In 2023 Generative AI (that was so long ago!), one of the most common showcase examples was ingesting a PDF document, and generating an open-ended summary with lot of bullet-points and nice headers. Great for a quick video, a basic RAG tutorial, and to demonstrate the ever-larger model context windows. However, this widely-used example misses the mark on most real-world use cases, which require a multi-step series of analyses, with structured outputs that are required to complete a form, enter a new record in a database, or use the LLM output programmatically as an “if/then” condition to make a decision in a longer process or perform a complex chain of look-ups.
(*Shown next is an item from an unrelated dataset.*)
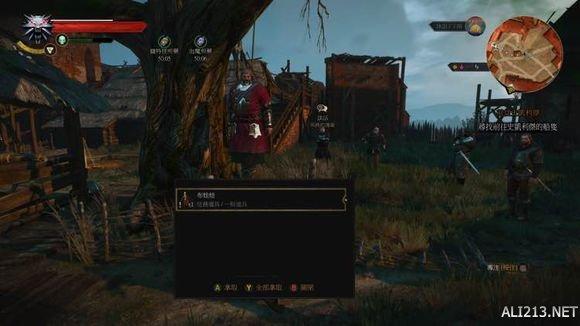 《巫師3:狂獵》》二周目男爵任務玩法心得 - 每日頭條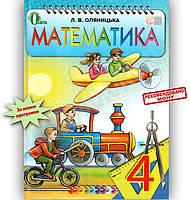 Підручник Математика 4 клас Нова програма Авт: Л. В. Оляницька Вид-во: Освіта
In response to this, over the last several months, there has been a growing recognition that “RAG 2.0” will evolve beyond the basics of parsing, vectorizing and summarizing, and increasingly feature function calls, structured outputs, and multi-step agent processes. As a simple example, a “RAG 2.0” process may start with an incoming document, e.g., a company earnings transcript, and then require several specialized steps to be performed:

  1. Classify (Yes/No) if the company met analyst expectations.
  2. Classify sentiment (Positive/Negative).
  3. Extract company name — use as lookup in a private knowledge base — and then ask additional questions (e.g., when was the last time that the company missed expectations?)
  4. Extract stock ticker — convert to a SQL query to lookup information in a stock database and/or use as a lookup key in an external web service to get the latest data;
  5. Extract key executives mentioned in the text, and then use as a lookup to get more information about their backgrounds — and run follow-up queries using that secondary source material;
  6. Figure out if any key information is missing, and if so, take triage steps to fill in any gaps.
  7. Organize all of the output and package up for the next step in the process.

In steps 1–7, there is an overall workflow that orchestrates a series of specialized model inferences, grounded on a particular set of source materials, integrated with a set of different retrieval activities at each step in the process to update and enrich the source materials being used. (Check out this video for a good example of this type of multi-step research in action — https://youtu.be/l0jzsg1_Ik0?si=0HZpj2FGYB_JzoLX)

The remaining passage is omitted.